Interestingly enough, even non-monopoly large corporations once had labs where researchers had a good deal of freedom and where the projects were not required to be directly tied to business objectives. Hewlett-Packard, Digital Equipment Corporation, Sun Microsystems, Fujitsu, Sony, NEC, Toshiba, and Hitachi, just to name a few, had labs back in the 80s, 90s, and 2000s. As late as the early 2010s, a PhD graduate in computer science had options in industry to do research that wasn’t tied to short-term business priorities.

Unfortunately these opportunities have dried up as companies either got rid of their research labs or shifted the focus of their research labs to be more tied to immediate business needs. Many of my former classmates and colleagues who were industrial researchers are now software engineers, and not due to intentionally changing careers. Academia has become the last bastion of research with fewer commercialization pressures, but academia has its “publish or perish” and fundraising pressures, and now academia is under attack in America right now.

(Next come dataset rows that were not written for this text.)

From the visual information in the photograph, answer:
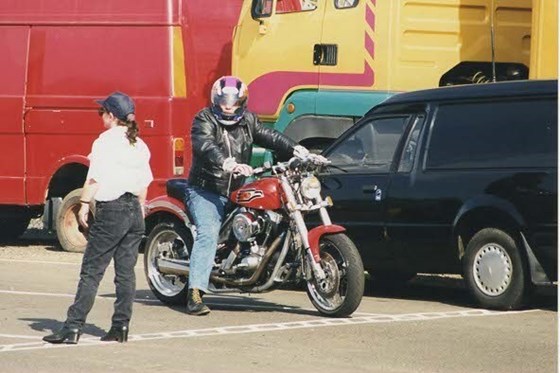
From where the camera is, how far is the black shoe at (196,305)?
12.2 metres

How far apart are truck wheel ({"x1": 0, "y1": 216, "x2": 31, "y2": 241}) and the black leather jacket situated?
28.6 ft

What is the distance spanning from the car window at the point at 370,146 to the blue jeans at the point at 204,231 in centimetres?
167

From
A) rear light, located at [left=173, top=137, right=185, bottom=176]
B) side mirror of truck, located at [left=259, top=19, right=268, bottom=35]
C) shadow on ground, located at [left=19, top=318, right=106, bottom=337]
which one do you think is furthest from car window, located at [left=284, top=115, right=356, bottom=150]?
shadow on ground, located at [left=19, top=318, right=106, bottom=337]

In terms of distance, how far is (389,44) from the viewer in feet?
55.4

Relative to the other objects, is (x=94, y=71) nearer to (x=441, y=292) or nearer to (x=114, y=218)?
(x=441, y=292)

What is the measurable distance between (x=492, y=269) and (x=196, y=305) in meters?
2.29

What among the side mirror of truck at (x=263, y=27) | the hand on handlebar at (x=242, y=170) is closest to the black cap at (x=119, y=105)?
the hand on handlebar at (x=242, y=170)

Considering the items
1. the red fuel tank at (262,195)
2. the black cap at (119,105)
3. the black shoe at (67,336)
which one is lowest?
the black shoe at (67,336)

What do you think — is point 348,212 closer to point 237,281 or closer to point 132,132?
point 237,281

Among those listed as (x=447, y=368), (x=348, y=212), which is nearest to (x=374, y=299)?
(x=348, y=212)

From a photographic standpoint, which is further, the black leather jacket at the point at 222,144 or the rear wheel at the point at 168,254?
the rear wheel at the point at 168,254

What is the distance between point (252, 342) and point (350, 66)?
674cm

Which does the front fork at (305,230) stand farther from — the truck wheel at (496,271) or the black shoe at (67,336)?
the black shoe at (67,336)

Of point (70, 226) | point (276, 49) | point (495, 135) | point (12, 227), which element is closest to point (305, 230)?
point (495, 135)
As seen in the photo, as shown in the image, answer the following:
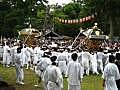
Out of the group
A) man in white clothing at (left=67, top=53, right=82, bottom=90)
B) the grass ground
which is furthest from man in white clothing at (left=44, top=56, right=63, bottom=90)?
the grass ground

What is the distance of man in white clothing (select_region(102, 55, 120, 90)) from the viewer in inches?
530

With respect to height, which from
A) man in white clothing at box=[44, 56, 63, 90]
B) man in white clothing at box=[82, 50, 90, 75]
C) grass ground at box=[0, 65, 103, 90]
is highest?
man in white clothing at box=[82, 50, 90, 75]

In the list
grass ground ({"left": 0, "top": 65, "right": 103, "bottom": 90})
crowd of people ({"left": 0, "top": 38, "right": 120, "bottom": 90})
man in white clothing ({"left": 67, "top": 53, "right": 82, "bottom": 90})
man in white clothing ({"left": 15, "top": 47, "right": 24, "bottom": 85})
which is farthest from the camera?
man in white clothing ({"left": 15, "top": 47, "right": 24, "bottom": 85})

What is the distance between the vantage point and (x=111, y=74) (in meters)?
13.5

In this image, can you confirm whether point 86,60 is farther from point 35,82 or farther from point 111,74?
point 111,74

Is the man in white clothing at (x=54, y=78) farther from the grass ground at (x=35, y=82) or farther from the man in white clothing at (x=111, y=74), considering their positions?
the grass ground at (x=35, y=82)

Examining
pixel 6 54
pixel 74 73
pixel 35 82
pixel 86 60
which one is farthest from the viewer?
pixel 6 54

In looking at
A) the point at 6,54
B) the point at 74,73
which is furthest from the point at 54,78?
the point at 6,54

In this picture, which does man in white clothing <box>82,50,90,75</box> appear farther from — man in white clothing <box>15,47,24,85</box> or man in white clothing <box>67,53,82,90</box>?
man in white clothing <box>67,53,82,90</box>

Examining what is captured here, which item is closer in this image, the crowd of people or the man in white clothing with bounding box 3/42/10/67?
the crowd of people

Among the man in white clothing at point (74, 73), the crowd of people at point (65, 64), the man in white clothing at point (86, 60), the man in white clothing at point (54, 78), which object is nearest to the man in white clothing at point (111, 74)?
the crowd of people at point (65, 64)

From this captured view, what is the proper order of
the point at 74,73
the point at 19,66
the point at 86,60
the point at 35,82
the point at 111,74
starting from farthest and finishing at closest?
the point at 86,60
the point at 35,82
the point at 19,66
the point at 74,73
the point at 111,74

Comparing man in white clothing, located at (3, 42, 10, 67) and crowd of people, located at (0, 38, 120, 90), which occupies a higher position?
man in white clothing, located at (3, 42, 10, 67)

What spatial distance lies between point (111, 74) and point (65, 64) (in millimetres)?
10111
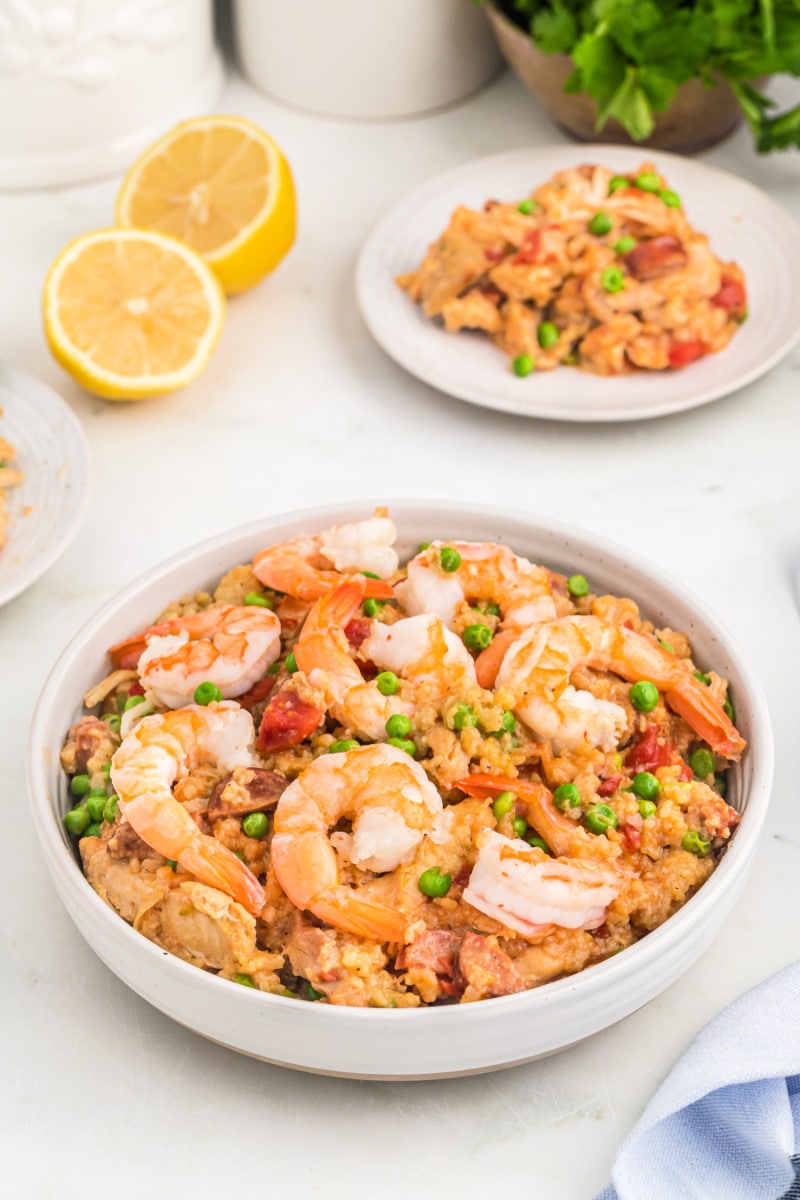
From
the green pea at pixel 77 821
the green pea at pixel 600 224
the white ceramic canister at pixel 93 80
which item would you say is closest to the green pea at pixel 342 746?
the green pea at pixel 77 821

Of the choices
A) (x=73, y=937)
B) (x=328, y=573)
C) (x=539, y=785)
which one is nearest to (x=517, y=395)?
(x=328, y=573)

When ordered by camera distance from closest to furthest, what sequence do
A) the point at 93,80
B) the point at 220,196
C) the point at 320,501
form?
the point at 320,501 < the point at 220,196 < the point at 93,80

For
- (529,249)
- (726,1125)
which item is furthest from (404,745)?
(529,249)

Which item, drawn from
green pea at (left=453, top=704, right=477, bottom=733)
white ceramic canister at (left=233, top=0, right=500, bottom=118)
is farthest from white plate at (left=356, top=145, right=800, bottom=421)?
green pea at (left=453, top=704, right=477, bottom=733)

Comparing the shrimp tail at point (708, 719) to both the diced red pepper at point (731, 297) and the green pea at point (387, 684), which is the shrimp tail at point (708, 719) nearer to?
the green pea at point (387, 684)

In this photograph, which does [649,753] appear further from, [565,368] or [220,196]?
[220,196]

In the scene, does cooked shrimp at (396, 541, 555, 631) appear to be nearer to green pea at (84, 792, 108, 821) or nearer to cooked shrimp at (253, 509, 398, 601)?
cooked shrimp at (253, 509, 398, 601)

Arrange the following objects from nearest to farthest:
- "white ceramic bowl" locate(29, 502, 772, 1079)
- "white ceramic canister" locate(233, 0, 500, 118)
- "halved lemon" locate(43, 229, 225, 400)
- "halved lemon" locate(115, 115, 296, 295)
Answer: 1. "white ceramic bowl" locate(29, 502, 772, 1079)
2. "halved lemon" locate(43, 229, 225, 400)
3. "halved lemon" locate(115, 115, 296, 295)
4. "white ceramic canister" locate(233, 0, 500, 118)
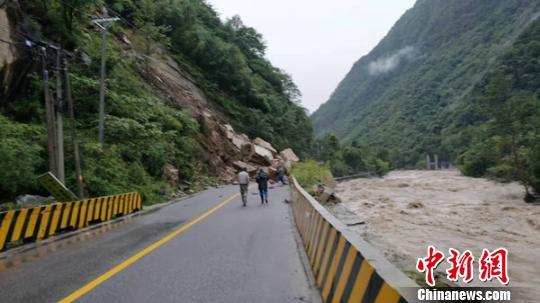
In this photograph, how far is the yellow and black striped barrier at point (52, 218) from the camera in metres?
10.0

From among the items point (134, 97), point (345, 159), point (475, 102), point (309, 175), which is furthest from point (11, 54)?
point (475, 102)

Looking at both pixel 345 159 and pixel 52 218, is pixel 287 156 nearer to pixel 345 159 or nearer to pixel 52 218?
pixel 345 159

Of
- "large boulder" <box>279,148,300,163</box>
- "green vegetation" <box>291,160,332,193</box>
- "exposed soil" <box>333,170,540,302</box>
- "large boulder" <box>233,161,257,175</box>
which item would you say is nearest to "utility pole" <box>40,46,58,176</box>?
"exposed soil" <box>333,170,540,302</box>

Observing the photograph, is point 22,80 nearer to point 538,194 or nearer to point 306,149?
point 538,194

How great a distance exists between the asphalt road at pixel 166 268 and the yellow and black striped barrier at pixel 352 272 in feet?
1.34

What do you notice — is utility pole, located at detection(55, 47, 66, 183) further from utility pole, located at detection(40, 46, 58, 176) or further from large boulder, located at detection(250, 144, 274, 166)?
large boulder, located at detection(250, 144, 274, 166)

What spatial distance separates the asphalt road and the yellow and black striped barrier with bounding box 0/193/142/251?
74cm

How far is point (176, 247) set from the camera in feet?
30.4

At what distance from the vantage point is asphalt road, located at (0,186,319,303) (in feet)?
19.0

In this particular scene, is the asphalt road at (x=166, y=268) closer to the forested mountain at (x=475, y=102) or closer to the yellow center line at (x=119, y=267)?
the yellow center line at (x=119, y=267)

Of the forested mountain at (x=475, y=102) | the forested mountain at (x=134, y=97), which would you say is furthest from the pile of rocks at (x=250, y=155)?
the forested mountain at (x=475, y=102)

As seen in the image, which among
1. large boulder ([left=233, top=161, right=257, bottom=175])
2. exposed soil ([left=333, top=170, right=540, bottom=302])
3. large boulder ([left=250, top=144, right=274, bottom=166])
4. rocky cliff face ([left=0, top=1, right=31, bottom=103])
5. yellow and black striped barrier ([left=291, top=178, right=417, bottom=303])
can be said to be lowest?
exposed soil ([left=333, top=170, right=540, bottom=302])

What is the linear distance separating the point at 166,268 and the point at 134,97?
944 inches

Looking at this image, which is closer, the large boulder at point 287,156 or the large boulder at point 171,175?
the large boulder at point 171,175
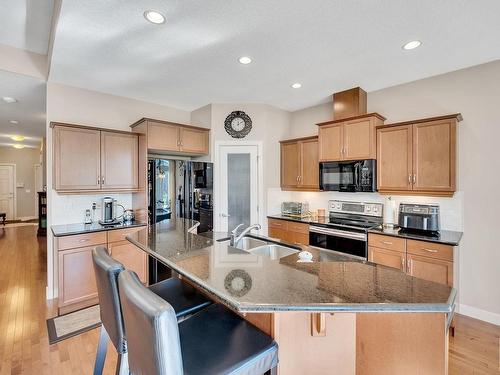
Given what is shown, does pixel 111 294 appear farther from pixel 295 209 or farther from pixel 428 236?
pixel 295 209

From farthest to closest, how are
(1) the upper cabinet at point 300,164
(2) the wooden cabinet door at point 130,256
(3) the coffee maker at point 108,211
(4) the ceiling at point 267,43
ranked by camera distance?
(1) the upper cabinet at point 300,164 → (3) the coffee maker at point 108,211 → (2) the wooden cabinet door at point 130,256 → (4) the ceiling at point 267,43

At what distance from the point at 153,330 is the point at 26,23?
126 inches

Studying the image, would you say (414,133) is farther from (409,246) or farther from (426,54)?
(409,246)

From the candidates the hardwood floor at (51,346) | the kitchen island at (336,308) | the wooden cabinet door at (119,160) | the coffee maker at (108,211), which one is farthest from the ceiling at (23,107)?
the kitchen island at (336,308)

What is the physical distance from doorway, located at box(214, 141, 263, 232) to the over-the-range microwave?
103cm

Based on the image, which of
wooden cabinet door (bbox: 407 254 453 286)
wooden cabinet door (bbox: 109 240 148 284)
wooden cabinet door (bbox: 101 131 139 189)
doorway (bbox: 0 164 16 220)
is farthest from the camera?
doorway (bbox: 0 164 16 220)

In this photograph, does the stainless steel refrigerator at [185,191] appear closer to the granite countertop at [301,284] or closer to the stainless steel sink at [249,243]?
the stainless steel sink at [249,243]

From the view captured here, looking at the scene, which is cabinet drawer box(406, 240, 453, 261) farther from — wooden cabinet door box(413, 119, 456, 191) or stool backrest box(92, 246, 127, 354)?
stool backrest box(92, 246, 127, 354)

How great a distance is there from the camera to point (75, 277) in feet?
9.52

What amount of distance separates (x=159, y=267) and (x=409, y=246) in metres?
3.05

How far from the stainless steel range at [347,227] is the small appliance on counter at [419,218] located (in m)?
0.39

I once worked as a researcher in an industrial lab, but the focus shifted toward more immediate productization rather than exploration. I ended up changing careers; I now teach freshman- and sophomore-level CS courses at a community college. It’s a lot of work during the school year, but I have roughly four months of the year when I could do whatever I want. Looking forward to starting my summer research project once the semester ends in a few weeks!